In case of few chemical reactions $$\Delta n=0$$,so according to the equation $$\Delta H= \Delta U+\Delta nRT$$ change in enthalpy equals change in internal energy. But what does this in essence actually mean? Like physically what does this indicate and do we get any additional information from that an equation? I got this query seeing the following equation of formation of hydrogen chloride.

$$\ce{H2 +Cl2 =2HCl}$$ with $$\Delta n=0$$.

Like can it be associated to why the reaction is zero order?
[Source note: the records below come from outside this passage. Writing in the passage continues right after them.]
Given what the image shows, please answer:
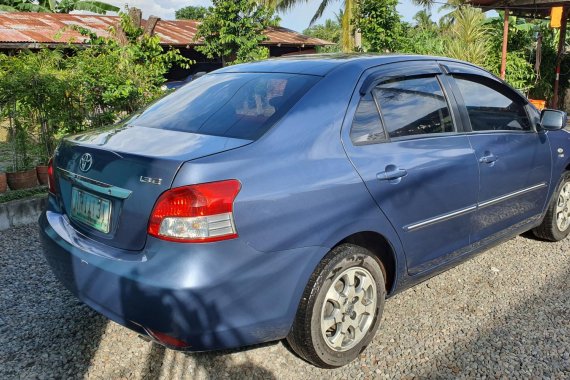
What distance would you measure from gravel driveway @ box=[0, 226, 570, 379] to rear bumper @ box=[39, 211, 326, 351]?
1.60 feet

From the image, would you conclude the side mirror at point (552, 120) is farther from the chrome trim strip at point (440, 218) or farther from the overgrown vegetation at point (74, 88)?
the overgrown vegetation at point (74, 88)

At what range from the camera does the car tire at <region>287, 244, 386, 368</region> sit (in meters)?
2.55

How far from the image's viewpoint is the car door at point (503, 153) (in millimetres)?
3482

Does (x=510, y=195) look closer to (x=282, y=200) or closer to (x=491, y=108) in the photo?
(x=491, y=108)

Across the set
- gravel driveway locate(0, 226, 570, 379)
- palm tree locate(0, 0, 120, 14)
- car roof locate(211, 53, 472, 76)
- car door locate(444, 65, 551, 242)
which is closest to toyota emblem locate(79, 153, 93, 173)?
gravel driveway locate(0, 226, 570, 379)

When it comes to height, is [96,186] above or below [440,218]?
above

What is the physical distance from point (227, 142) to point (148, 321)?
89 cm

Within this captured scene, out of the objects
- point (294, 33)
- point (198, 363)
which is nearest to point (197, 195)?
point (198, 363)

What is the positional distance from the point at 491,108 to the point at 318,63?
1.50 meters

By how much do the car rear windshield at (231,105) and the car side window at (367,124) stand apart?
302 mm

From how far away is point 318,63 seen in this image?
10.0 feet

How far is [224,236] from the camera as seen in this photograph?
2.18 m

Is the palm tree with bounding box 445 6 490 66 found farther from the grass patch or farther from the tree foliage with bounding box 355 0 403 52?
the grass patch

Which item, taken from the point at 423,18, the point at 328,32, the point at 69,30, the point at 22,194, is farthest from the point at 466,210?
the point at 328,32
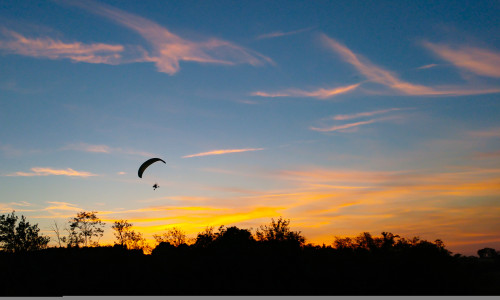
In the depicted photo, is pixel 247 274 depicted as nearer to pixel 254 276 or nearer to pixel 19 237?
pixel 254 276

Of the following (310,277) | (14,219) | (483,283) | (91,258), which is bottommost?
(483,283)

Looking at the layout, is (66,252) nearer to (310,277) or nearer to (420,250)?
(310,277)

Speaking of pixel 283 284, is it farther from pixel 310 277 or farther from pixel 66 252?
pixel 66 252

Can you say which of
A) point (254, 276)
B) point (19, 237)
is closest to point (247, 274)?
point (254, 276)

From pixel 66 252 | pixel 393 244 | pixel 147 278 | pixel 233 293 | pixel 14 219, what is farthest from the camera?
pixel 393 244

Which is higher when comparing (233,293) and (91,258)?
(91,258)

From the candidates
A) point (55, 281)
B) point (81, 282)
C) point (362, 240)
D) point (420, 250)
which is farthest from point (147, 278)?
point (362, 240)

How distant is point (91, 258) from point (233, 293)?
76.7 ft

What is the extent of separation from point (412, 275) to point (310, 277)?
12.9 m

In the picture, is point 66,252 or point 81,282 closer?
point 81,282

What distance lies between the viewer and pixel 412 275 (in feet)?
148

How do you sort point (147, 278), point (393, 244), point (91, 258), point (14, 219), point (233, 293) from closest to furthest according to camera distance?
point (233, 293)
point (147, 278)
point (91, 258)
point (14, 219)
point (393, 244)

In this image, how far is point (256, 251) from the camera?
54031 millimetres

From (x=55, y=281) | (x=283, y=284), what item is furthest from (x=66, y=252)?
(x=283, y=284)
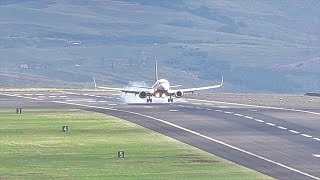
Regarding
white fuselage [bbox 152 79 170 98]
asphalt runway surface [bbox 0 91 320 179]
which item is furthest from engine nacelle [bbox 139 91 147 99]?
asphalt runway surface [bbox 0 91 320 179]

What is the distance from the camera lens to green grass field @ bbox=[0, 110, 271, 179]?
2795 inches

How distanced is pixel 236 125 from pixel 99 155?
32.2m

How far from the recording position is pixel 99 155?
81000 mm

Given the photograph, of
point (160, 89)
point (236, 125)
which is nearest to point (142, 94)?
point (160, 89)

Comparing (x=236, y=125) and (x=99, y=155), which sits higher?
(x=99, y=155)

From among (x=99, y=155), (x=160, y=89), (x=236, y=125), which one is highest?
(x=160, y=89)

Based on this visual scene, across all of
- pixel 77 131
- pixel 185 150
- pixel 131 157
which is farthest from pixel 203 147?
pixel 77 131

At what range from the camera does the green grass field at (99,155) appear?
233ft

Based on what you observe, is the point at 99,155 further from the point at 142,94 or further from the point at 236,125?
the point at 142,94

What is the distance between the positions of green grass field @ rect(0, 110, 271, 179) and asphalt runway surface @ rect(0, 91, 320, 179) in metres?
2.05

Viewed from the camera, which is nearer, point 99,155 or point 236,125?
point 99,155

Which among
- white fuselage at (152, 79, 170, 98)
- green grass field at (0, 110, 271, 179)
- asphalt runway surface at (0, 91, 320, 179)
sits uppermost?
white fuselage at (152, 79, 170, 98)

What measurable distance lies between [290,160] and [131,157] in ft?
31.7

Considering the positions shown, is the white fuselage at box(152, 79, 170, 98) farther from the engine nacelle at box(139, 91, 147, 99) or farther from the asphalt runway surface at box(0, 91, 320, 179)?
the asphalt runway surface at box(0, 91, 320, 179)
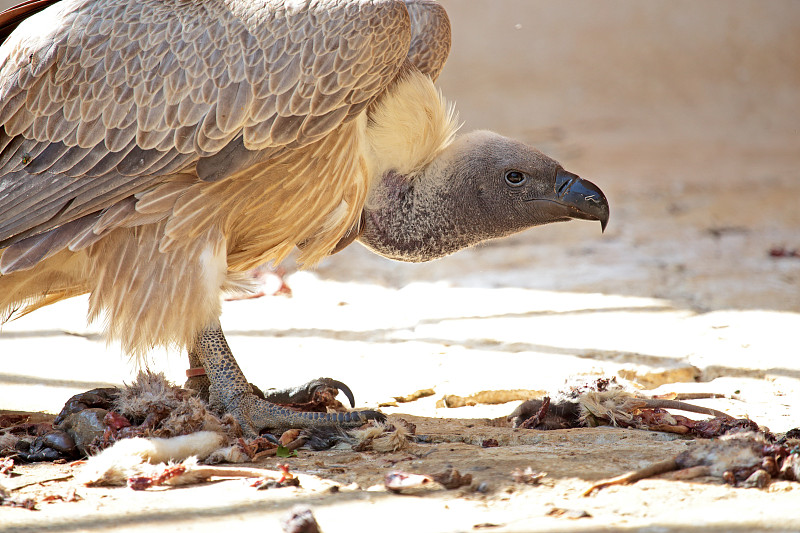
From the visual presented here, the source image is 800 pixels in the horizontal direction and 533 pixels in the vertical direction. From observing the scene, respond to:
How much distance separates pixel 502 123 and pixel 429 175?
8.31 metres

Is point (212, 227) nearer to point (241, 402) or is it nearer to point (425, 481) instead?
point (241, 402)

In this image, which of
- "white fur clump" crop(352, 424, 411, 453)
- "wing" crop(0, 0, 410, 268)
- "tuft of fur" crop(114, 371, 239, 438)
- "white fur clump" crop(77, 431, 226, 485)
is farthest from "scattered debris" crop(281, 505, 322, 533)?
"wing" crop(0, 0, 410, 268)

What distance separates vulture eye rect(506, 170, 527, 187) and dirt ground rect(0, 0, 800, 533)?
3.30ft

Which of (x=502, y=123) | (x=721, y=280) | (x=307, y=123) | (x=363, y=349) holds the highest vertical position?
(x=502, y=123)

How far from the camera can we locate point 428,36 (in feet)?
15.9

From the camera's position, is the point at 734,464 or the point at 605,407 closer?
the point at 734,464

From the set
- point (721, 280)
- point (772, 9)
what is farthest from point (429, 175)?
point (772, 9)

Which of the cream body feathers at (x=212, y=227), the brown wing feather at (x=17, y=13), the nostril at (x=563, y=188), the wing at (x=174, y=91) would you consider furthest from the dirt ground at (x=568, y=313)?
the brown wing feather at (x=17, y=13)

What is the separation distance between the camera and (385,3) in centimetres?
405

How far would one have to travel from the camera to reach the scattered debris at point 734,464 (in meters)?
3.09

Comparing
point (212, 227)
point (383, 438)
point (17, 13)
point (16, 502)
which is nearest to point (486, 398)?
point (383, 438)

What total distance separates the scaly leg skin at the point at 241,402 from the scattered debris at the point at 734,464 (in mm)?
1379

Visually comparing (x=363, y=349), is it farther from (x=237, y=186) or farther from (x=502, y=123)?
(x=502, y=123)

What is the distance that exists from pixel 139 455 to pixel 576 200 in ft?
7.60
• $\Delta n = 0$, not $\Delta T =0$. I guess you are taking isothermal condition Commented Apr 8, 2020 at 11:56

This equation holds for a reaction involving ideal gases at constant T. Under these conditions, $$\Delta (pV) = \Delta n RT$$. Assume now that a gas phase reaction occurs at constant pressure and temperature. Then $$\Delta (pV) = p\Delta V$$. This is equal to the negative of the pressure-volume work done by the system during the reaction since $$w = -p\Delta V$$. Therefore, at constant p and T, $$\Delta H$$ is equal to the change in energy of the system minus the pV work it did. This is consistent with the fact that we equate the enthalpy change for such a process at constant p and T with the heat exchanged, that is, $$\Delta H = \Delta U -w = q_p$$. Now if $$\Delta n =0$$ no expansion occurs at constant p and T, and so $$w=0$$ and $$\Delta H = \Delta U = q$$.